Recently in exchange Category

A while back we managed to push through some new purchasing rules that required IT review of any IT technology purchases. This is needed, since end-user departments haven't the first clue what'll work with our existing infrastructure, and it helps us advise them of complications. For instance, if a product requires PHP on IIS for some reason, we really want to be able to let them know before they purchase that doing so will require a server purchase as well since we don't support that environment currently.

Unfortunately, a small number of things still slip through. Perhaps we didn't read the manuals enough. Perhaps a high enough manager expended sufficient political capital to Make It So. But complications can arise when we go to make the new thingy work.

A case in point:

For the last two weeks I've been attempting to get a certain package up and running that has email capabilities. This has to fit within our Exchange system, which is a rather common environment. What isn't so common, it seems, is our insistence on secure protocols for authentication. While Exchange 2007 is perfectly willing to support naked POP3 and even naked SMTP-Auth, we, on the other hand, are not so forgiving. We wisely have a security standard in place that says that all authentication traffic must be encrypted, and this prevents us from running POP3 and SMTP in a way that allows passwords in the clear.

This package has support for one SSLed service: POP3-SSL. We don't support POP3 since our users were forever screwing themselves thanks to the default of "Delete on retrieval" in most mailer clients, which kind of pissed them off when they got to the office the next morning and their mailbox was empty.

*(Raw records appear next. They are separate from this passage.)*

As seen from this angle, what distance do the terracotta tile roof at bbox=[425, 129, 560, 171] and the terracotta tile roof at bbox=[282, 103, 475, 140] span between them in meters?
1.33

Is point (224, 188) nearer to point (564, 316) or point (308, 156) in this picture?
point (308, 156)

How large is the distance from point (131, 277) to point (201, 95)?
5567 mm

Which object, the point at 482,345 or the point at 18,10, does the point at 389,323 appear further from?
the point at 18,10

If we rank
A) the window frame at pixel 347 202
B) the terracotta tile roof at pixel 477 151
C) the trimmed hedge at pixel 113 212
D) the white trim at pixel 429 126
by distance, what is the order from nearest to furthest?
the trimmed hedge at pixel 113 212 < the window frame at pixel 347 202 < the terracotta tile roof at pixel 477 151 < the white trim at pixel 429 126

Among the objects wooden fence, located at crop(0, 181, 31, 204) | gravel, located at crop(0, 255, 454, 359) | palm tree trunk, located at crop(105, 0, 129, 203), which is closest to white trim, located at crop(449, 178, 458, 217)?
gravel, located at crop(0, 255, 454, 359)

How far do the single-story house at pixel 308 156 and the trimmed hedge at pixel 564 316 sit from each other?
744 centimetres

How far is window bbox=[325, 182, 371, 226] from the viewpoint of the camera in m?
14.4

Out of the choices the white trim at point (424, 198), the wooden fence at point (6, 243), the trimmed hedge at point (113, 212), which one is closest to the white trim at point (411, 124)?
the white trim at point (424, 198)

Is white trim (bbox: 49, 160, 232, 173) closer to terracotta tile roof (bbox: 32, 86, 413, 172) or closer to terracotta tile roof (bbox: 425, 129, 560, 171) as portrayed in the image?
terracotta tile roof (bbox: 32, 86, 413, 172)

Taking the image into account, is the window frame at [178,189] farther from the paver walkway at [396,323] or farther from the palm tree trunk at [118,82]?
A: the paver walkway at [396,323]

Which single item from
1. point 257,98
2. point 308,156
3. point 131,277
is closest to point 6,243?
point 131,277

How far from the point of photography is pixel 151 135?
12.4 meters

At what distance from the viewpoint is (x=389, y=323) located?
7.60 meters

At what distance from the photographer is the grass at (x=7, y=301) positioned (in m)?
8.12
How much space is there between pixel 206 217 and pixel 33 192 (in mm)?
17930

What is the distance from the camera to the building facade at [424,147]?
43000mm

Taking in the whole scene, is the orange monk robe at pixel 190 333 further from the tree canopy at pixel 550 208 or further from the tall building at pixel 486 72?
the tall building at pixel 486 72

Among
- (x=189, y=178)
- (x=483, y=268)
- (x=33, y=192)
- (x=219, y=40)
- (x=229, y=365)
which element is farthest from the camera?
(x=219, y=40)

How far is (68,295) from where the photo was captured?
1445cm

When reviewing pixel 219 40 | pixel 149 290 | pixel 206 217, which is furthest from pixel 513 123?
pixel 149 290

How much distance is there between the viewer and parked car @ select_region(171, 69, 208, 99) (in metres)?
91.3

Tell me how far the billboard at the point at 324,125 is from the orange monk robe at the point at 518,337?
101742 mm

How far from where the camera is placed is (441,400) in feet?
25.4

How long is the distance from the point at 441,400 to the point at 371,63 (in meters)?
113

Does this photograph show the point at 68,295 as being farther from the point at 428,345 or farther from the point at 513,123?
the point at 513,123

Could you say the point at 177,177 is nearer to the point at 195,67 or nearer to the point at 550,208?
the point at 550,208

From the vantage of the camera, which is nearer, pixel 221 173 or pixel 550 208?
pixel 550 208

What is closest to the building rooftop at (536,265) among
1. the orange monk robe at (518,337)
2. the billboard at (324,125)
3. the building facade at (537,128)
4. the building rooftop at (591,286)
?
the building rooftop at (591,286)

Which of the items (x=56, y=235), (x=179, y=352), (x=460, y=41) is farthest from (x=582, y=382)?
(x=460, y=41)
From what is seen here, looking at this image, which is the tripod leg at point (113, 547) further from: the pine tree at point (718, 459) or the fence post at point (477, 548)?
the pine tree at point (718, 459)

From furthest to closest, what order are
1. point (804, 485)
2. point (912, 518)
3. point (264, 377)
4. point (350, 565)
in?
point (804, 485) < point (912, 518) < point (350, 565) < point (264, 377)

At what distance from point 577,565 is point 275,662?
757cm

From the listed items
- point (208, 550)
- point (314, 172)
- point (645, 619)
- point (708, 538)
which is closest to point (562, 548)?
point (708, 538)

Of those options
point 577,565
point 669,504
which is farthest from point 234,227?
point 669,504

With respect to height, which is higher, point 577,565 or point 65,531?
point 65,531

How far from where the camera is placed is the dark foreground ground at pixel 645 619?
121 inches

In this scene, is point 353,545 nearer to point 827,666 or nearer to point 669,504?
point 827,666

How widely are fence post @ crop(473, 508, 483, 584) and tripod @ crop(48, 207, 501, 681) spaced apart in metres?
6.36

Thanks to the use of stunnel I was able to tunnel unencrypted IMAP to Exchange's IMAP-SSL port at least, so that channel got working.

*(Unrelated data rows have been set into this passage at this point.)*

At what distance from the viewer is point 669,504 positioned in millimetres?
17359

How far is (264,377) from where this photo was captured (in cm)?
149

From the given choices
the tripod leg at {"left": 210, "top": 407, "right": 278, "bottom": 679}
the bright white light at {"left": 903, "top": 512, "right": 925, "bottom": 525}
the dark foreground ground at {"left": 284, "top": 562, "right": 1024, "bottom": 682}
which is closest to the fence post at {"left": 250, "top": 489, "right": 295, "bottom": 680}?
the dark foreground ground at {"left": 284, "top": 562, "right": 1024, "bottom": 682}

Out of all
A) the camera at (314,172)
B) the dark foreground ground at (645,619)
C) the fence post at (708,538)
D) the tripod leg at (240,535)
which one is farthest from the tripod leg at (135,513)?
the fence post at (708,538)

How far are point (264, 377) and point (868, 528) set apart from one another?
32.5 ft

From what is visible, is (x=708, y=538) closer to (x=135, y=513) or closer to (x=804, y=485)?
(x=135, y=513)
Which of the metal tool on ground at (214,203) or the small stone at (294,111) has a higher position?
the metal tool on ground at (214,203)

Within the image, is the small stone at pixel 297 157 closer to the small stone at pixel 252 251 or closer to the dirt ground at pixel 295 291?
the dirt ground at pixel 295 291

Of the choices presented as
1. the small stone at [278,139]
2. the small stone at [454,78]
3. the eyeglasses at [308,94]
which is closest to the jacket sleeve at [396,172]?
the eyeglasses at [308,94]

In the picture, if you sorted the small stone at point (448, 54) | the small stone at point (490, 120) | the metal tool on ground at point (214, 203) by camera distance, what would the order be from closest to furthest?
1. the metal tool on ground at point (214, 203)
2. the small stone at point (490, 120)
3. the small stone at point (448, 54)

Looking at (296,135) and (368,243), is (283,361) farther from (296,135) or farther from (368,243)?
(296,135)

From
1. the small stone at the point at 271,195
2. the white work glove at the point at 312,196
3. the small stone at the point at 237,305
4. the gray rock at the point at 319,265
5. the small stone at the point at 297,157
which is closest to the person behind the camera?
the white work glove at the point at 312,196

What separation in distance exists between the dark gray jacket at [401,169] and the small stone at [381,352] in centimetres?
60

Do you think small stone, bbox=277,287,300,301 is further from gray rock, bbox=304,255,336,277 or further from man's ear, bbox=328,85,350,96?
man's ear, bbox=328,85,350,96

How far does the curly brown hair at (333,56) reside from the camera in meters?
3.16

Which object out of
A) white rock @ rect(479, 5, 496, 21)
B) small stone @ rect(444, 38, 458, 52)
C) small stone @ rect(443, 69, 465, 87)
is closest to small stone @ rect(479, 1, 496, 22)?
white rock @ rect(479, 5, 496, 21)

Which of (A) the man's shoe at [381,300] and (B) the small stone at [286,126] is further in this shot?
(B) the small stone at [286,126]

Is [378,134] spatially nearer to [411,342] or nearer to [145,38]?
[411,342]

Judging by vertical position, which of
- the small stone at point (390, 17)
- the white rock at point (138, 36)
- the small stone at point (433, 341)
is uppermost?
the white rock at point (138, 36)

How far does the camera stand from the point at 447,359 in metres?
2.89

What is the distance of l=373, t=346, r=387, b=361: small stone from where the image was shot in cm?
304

Right now I'm trying to convince stunnel and the application to work together to get SMTP-TLS working. Sadly for me, I have to wait a couple of hours before the app attempts an SMTP check for me to see if it works.

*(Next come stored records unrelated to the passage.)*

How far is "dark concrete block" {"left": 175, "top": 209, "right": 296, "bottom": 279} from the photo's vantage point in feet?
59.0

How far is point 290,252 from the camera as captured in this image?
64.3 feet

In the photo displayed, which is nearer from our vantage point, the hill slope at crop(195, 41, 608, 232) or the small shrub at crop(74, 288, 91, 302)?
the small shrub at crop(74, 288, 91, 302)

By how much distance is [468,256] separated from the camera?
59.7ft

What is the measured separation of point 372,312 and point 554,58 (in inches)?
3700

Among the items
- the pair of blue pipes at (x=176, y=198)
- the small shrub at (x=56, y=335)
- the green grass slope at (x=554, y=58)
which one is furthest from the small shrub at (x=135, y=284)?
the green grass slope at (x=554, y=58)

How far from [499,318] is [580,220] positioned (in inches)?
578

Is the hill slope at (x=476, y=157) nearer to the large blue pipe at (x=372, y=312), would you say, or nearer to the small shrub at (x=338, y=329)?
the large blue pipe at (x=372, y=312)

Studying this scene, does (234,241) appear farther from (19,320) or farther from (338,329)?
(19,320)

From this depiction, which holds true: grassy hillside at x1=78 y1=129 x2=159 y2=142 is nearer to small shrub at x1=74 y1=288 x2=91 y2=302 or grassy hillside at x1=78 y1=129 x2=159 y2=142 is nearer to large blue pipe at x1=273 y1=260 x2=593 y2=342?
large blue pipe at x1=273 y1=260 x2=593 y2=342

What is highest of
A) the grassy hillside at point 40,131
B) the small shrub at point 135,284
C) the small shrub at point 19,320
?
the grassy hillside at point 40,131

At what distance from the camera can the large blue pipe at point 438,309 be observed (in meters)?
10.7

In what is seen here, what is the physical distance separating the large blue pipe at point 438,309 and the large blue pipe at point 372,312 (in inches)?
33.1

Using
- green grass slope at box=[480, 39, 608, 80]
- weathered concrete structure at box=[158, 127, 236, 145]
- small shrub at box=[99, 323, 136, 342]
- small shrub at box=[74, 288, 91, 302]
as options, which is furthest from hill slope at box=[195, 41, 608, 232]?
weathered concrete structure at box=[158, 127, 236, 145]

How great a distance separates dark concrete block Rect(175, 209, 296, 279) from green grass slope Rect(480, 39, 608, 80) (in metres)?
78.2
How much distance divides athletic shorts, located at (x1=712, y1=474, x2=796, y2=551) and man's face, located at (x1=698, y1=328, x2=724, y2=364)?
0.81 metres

On the 'up' side, we're charging this department by the hour to get this set up. So the labor bill on this will be fairly high.

It's the little things

| 1 Comment | No TrackBacks
My attention was drawn to something yesterday that I just hadn't registered before. Perhaps because I see it so often I didn't twig to it being special in just that place.

Here are the Received: headers of a bugzilla message I got yesterday. It's just a sample. I've bolded the header names for readability:
Received: from ExchEdge2.cms.wwu.edu (140.160.248.208) by ExchHubCA1.univ.dir.wwu.edu (140.160.248.102) with Microsoft SMTP Server (TLS) id 8.1.393.1; Tue, 15 Sep 2009 13:58:10 -0700
Received: from mail97-va3-R.bigfish.com (216.32.180.112) by
ExchEdge2.cms.wwu.edu (140.160.248.208) with Microsoft SMTP Server (TLS) id 8.1.393.1; Tue, 15 Sep 2009 13:58:09 -0700
Received: from mail97-va3 (localhost.localdomain [127.0.0.1]) by mail97-va3-R.bigfish.com (Postfix) with ESMTP id 6EFC9AA0138 for me; Tue, 15 Sep 2009 20:58:09 +0000 (UTC)
Received: by mail97-va3 (MessageSwitch) id 12530482889694_15241; Tue, 15 Sep 2009 20:58:08 +0000 (UCT)
Received: from monroe.provo.novell.com (monroe.provo.novell.com [137.65.250.171]) by mail97-va3.bigfish.com (Postfix) with ESMTP id 5F7101A58056 for me; Tue, 15 Sep 2009 20:58:07 +0000 (UTC)
Received: from soval.provo.novell.com ([137.65.250.5]) by
monroe.provo.novell.com with ESMTP; Tue, 15 Sep 2009 14:57:58 -0600
Received: from bugzilla.novell.com (localhost [127.0.0.1]) by soval.provo.novell.com (Postfix) with ESMTP id A56EECC7CE for me; Tue, 15 Sep 2009 14:57:58 -0600 (MDT)
For those who haven't read these kinds of headers before, read from the bottom up. The mail flow is:
  1. Originating server was Bugzilla.novell.com, which mailed to...
  2. soval.provo.novell.com running Postfix, who forwarded it on to Novell's outbound mailer...
  3. monroe.provo.novell.com, who attempted to send to us and sent to the server listed in our MX record...
  4. mail97-va3.bigfish.com running Postfix, who forwarded it on to another mailer on the same machine...
  5. mail97-ca3-r running something called MessageSwitch, who sent it on to the internal server we set up...
  6. exchedge2.cms.wwu.edu running Exchange 2007, who send it on to the Client Access Server...
  7. exchhubca1.univ.dir.wwu.edu for 'terminal delivery'. Actually it went on to one of the Mailbox servers, but that doesn't leave a record in the SMTP headers.
Why is this unusual? Because steps 4 and 5 are at Microsoft's Hosted ForeFront mail security service. The perceptive will notice that step 4 indicates that the server is running Postfix.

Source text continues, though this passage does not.